We all know what’s about to happen. We have been preparing our bodies for it. Like flipping a switch. The kissing, the nibbling. It was all for this very moment. We’ve known each other so long. And this is the first time our bodies meet this way. With no barrier. No impediment. Nothing but my flesh and yours.

God you feel so good. So wet. So tight. We don’t say a word. We pant, we gasp. At each stroke of my cock you let out a deep sigh. Your chest heaving each time my cock reaches deep in you. My breath heavy each time I push back. It’s a dance as old as time. We don’t need words. Your moans and mine are all the conversation the moment takes. Our gestures, our actions, they are deeply intimate, and yet so instinctual, almost mechanical. We are but machines in pursuit of our primal desires, of our ultimate, deepest most secret lusting.

Your tits are full under my hands. They feel heavy already. Maybe a hint of what’s to come. Your hips wider, stronger, as you thrust them against me, our rhythms matching in unison, a perfect choir of pleasure. Mhmmm. Aaahh. Oooh. We whisper almost. All discourse would be redundant.

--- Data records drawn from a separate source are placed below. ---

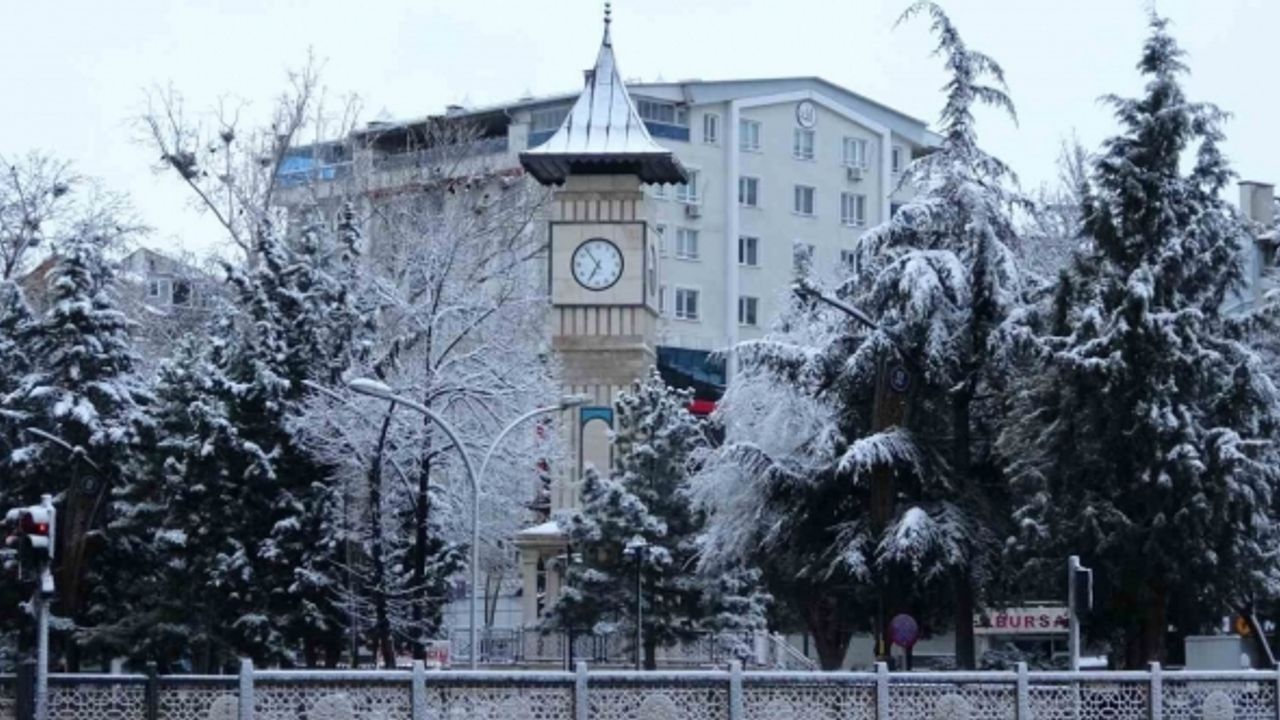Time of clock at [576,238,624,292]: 6:53
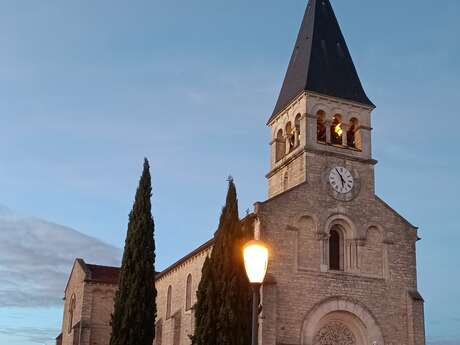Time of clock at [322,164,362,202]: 5:54
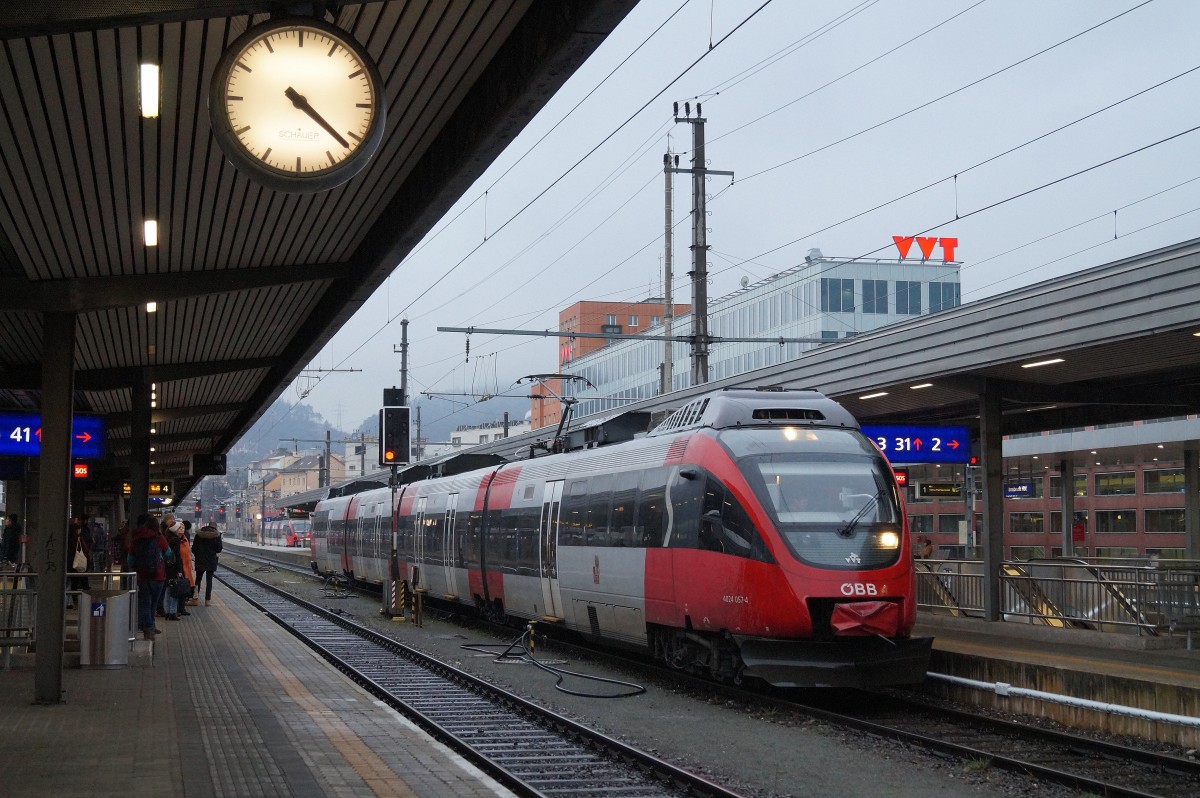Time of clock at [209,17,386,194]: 4:21
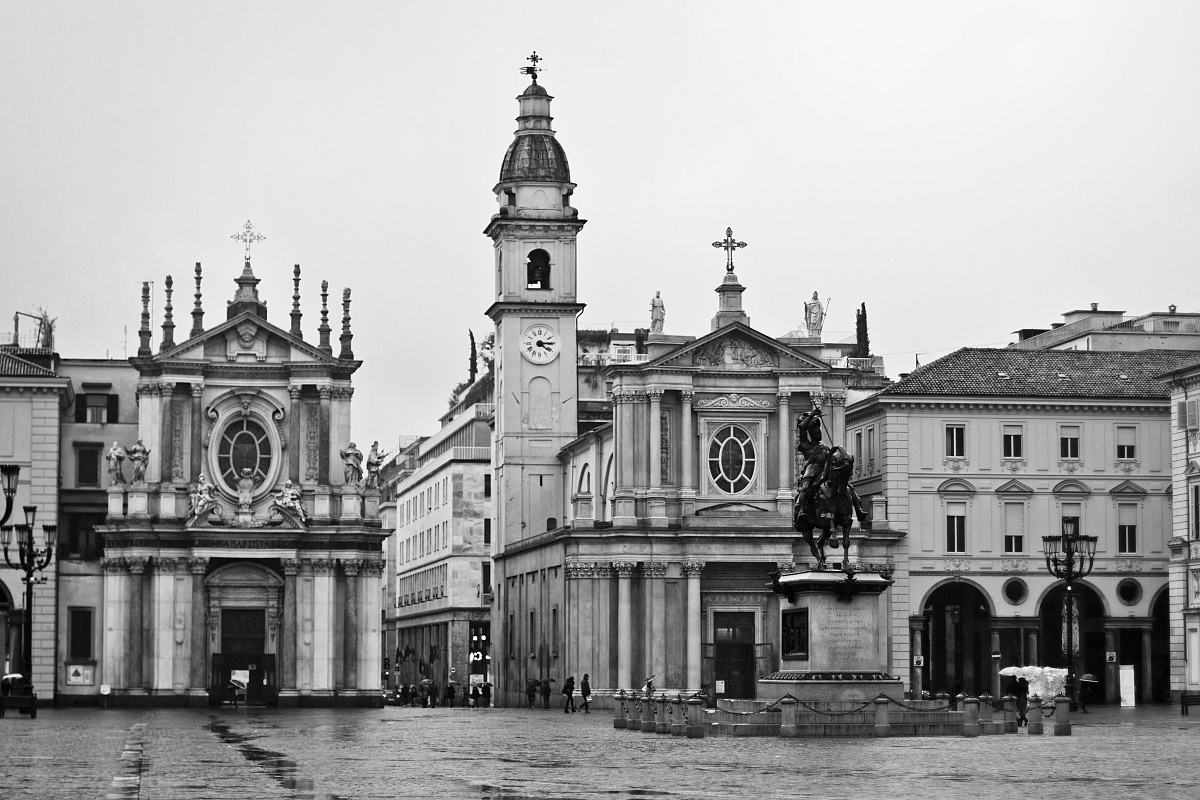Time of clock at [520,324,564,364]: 4:14
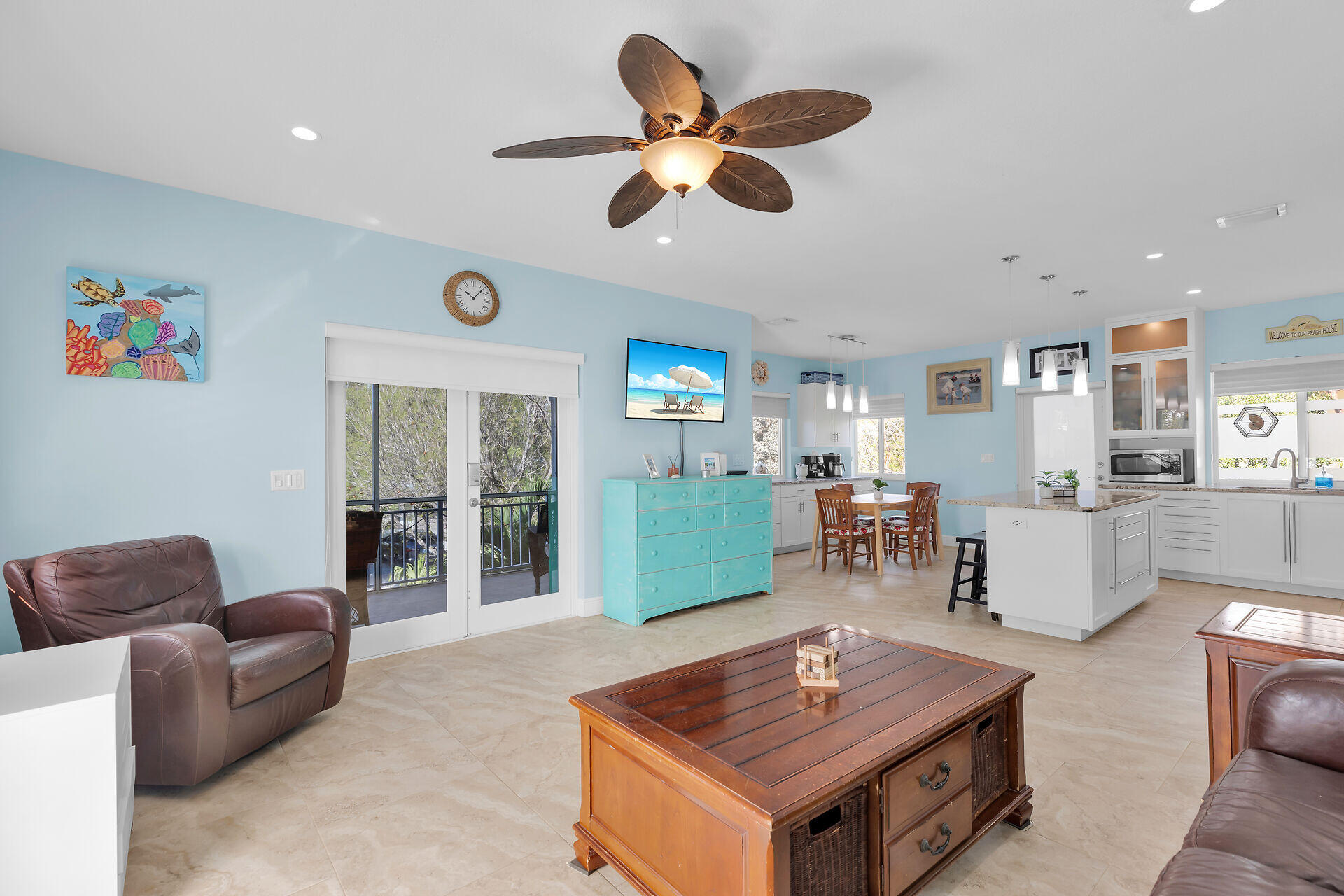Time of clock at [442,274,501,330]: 10:07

We told each other that I would pull out. The time to keep that promise is getting closer and closer. As your eyes meet mine, we stare into each other, and the truth comes out. No, I won’t pull out. No, you don’t want me to.

Maybe it’s the weather. Maybe it’s the phase of the moon. You and I want the same thing tonight. We want a baby.
“You know what this means?” you ask
“I do” is all I can respond

This means that we’ll be pregnant. Your belly will swell huge. Your tits will grow. Full of milk. Your hips wide. Your hormones all over the place. A new life will grow inside of you. You will be insatiable. Sexually and otherwise. We’ll fuck every night. I will kiss your belly every night. Caress it. I will lick your nipples, suckle them, eager to taste your milk.

This means that all our deeply held beliefs have lost. Our primal nature has won. We are but monkeys with spaceships after all. Our biology is demanding its dues. All it took was one night, one night that we ran out of condoms, and the forbidden fruit won. The fruit of unprotected sex. The fruit of risking everything. It feels so good. It feels so right. It feels perfect. It is what nature intended. For me to push deep inside of you once more. For your legs to clutch me, leaving me no escape. There’s no turning back. I can feel it. My hips thrust back, and then forward, my back arched. I pin you against the bed, your eyes and mine staring into each other.

I am cumming. Inside of you. You’re not on the pill. And I’m filling you up. Thick spurt after thick spurt. And to add insult to injury, you’re keeping your legs up high, not letting one single drop go to waste.

What got into us, we’ll never know. But by God, we’re having a baby.